## Installation

```
[dependencies]
parsable = "0.1"
```

## Example

Implementation of a basic operation interpreter that only works with positive integer and without operator priorities.

```rust
use parsable::{parsable, Parsable, ParseOptions};

#[parsable]
enum Operator {
    Plus = "+",
    Minus = "-",
    Mult = "*",
    Div = "/",
    Mod = "%"
}

#[parsable]
struct NumberLiteral {
    #[parsable(regex=r"\d+")]
    value: String
}

impl NumberLiteral {
    fn process(&self) -> i32 {
        self.value.parse().unwrap()
    }
}

#[parsable]
enum Operand {
    Number(NumberLiteral),
    Wrapped(WrappedOperation)
}

impl Operand {
    fn process(&self) -> i32 {
        match self {
            Operand::Number(number) => number.process(),
            Operand::Wrapped(wrapped) => wrapped.process(),
        }
    }
}

#[parsable]
struct Operation {
    first_operand: Operand,
    other_operands: Vec<(Operator, Operand)>
}

impl Operation {
    fn process(&self) -> i32 {
        let mut result = self.first_operand.process();

        for (operator, operand) in &self.other_operands {
            let value = operand.process();

            result = match operator {
                Operator::Plus => result + value,
                Operator::Minus => result - value,
                Operator::Mult => result * value,
                Operator::Div => result / value,
                Operator::Mod => result % value,
            }
        }

        result
    }
}

#[parsable]
struct WrappedOperation {
    #[parsable(brackets="()")]
    operation: Box<Operation>
}

impl WrappedOperation {
    fn process(&self) -> i32 {
        self.operation.process()
    }
}

fn main() {
    let operation_string = "3 + (4 * 5)".to_string();
    let parse_options = ParseOptions::default();
    
    match Operation::parse(operation_string, parse_options) {
        Ok(operation) => {
            println!("result: {}", operation.process());
        },
        Err(error) => {
            dbg!(error);
        }
    }
}
```

## The `#[parsable]` macro

Tagging a struct or enum with the `#[parsable]` macro implements the `Parsable` trait for the item, with the condition that all fields must also implement the `Parsable` trait.

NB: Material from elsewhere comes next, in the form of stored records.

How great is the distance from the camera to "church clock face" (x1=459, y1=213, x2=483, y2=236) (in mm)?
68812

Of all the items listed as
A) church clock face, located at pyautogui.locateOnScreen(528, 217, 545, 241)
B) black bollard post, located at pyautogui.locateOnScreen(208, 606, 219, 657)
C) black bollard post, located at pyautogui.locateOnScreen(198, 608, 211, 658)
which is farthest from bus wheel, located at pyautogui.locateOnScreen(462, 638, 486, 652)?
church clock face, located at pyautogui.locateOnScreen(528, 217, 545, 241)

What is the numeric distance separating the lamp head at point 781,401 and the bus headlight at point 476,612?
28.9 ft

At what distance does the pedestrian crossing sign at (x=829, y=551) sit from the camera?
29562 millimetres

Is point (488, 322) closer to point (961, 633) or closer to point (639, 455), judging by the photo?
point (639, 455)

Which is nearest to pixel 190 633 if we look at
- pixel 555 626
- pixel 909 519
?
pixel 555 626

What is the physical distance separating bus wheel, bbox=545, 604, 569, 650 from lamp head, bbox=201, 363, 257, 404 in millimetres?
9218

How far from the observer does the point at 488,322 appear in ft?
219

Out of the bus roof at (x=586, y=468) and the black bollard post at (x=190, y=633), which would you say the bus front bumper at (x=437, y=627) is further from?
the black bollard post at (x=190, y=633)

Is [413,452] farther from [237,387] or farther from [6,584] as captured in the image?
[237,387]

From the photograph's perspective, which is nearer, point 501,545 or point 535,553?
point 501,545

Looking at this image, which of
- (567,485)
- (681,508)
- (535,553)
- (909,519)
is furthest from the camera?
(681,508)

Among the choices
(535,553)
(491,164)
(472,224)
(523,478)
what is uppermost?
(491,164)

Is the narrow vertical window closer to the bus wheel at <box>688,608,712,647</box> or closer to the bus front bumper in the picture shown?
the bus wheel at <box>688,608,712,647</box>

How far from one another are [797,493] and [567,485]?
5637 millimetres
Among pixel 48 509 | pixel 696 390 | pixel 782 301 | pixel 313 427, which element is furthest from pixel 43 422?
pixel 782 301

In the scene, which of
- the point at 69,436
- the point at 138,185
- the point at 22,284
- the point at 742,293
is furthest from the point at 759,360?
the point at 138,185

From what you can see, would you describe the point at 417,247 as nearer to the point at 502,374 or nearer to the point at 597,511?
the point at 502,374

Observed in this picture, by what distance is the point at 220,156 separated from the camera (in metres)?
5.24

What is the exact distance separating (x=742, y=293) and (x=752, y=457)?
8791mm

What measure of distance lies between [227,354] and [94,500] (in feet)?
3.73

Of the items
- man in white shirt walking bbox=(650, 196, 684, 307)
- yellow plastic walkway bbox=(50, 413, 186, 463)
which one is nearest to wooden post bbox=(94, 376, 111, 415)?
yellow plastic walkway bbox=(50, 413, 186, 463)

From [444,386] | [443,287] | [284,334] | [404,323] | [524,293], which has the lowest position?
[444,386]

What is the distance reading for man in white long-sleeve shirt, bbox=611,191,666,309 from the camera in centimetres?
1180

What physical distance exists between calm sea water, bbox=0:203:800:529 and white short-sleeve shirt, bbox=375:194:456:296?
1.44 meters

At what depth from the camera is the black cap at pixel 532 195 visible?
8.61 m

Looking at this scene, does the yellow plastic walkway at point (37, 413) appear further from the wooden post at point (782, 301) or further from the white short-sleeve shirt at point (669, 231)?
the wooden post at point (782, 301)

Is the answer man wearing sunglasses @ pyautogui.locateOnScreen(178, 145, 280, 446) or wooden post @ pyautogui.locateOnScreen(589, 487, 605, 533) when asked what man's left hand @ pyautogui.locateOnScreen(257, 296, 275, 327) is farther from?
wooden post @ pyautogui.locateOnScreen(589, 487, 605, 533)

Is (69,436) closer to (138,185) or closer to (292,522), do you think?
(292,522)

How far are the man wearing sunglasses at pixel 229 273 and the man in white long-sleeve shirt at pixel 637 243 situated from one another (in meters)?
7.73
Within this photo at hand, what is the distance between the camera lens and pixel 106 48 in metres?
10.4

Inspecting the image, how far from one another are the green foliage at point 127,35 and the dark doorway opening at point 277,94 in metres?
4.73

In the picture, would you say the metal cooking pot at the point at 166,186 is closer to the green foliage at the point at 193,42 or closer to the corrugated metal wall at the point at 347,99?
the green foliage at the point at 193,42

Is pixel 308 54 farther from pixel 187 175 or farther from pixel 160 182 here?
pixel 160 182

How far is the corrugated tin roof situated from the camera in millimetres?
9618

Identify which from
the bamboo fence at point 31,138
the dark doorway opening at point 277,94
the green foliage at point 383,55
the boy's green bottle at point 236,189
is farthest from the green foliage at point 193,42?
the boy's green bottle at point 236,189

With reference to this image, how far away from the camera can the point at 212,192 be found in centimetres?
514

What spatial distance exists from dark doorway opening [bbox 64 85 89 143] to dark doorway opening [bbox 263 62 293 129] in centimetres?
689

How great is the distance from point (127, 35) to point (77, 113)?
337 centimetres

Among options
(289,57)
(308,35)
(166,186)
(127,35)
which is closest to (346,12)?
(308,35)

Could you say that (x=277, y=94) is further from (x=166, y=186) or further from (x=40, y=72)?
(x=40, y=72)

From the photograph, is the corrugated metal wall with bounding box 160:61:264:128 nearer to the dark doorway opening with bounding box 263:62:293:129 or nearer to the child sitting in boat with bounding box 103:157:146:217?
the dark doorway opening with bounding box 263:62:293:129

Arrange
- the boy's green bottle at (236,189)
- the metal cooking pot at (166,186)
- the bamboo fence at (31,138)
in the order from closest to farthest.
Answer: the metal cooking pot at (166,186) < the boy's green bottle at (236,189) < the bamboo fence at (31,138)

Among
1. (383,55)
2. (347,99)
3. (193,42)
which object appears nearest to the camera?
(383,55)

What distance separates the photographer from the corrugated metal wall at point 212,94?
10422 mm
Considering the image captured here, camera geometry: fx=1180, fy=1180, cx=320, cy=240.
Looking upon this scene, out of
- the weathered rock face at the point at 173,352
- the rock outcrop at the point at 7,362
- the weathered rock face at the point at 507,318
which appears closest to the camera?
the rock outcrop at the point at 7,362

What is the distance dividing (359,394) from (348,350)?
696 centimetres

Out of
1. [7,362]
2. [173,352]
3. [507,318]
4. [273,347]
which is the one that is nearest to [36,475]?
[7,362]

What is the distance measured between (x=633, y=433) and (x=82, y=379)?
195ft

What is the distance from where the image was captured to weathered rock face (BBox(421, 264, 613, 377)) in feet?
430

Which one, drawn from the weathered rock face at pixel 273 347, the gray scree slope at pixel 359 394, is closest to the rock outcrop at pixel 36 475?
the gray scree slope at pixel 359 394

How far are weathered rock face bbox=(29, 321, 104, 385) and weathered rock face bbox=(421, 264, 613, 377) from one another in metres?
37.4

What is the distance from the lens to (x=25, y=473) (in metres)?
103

It can also be applied on a field to tweak the way it is parsed.

### Struct

- All fields are parsed one after the other. The parsing is only successful if all fields are succesfully parsed.

### Enum

- The parsing stops on the first variant that is successfully parsed.
- If a variant contains multiple fields, they are parsed successively and must all be successful for the variant to be matched.
- If a variant contains no field, a string must be specified to indicate how to parse it.

```rust
#[parsable]
enum MyOperation {
    BinaryOperation(NumerLiteral, Operator, NumerLiteral),
    Number(NumberLiteral),
    Zero = "zero"
}

// If the first two variants are swapped, the parsing will never reach the `BinaryOperation` variant.
```

## Builtin types

### `String`

A string field must be tagged with the `#[parsable(regex="<pattern>")]` or `#[parsable(value="<string>")]` macro option to specify how to parse it.

```rust
// Matches at least one digit
#[parsable]
struct NumberLiteral {
    #[parsable(regex=r"\d+")]
    value: String
}
```

```rust
#[parsable]
// Only matches the string "+"
struct PlusSign {
    #[parsable(value="+")]
    value: String
}
```

### `Option<T>`

Matches `T`. If it fails, returns `None` but the parsing of the field is still considered successful.

```rust
#[parsable]
enum Sign {
    Plus = "+",
    Minus = "-"
}

// Matches a number with an optional sign.
#[parsable]
struct NumberLiteral {
    sign: Option<Sign>,
    #[parsable(regex=r"\d+")]
    value: String
}
```

### `Vec<T>`

Matches as many `T` as possible successively. The following options can be specified:

- `min=X`: the parsing is only valid if at least X items are parsed
- `separator=<string>`: after each item, the parser will attempt to consume the separator. The parsing fails if no separator is found.

```rust
// Matches a non-empty list of numbers separated by a comma
#[parsable]
struct NumberList {
    #[parsable(separator=",", min=1)]
    numbers: Vec<NumberLiteral>
}
```

### Other types

- `()`: matches nothing, is always successful.
- `(T, U)`: matches `T`, then `U`.
- `Box<T>`: matches `T`.

## Running the parser

The `Parsable` trait provides the `parse()` method that takes two arguments:
- `content: String`: the string to parse
- `options: ParseOptions`: parse options

The `ParseOptions` type has the following fields:

- `comment_start: Option<&'static str>`: when the specified pattern is matched, the rest of the line is ignored. Common instances are `"//"` or `"#"`.
- `file_path: Option<String>`: file path of the string being parsed.
- `package_root_path: Option<String>`: root path of package or module containing the file being parsed.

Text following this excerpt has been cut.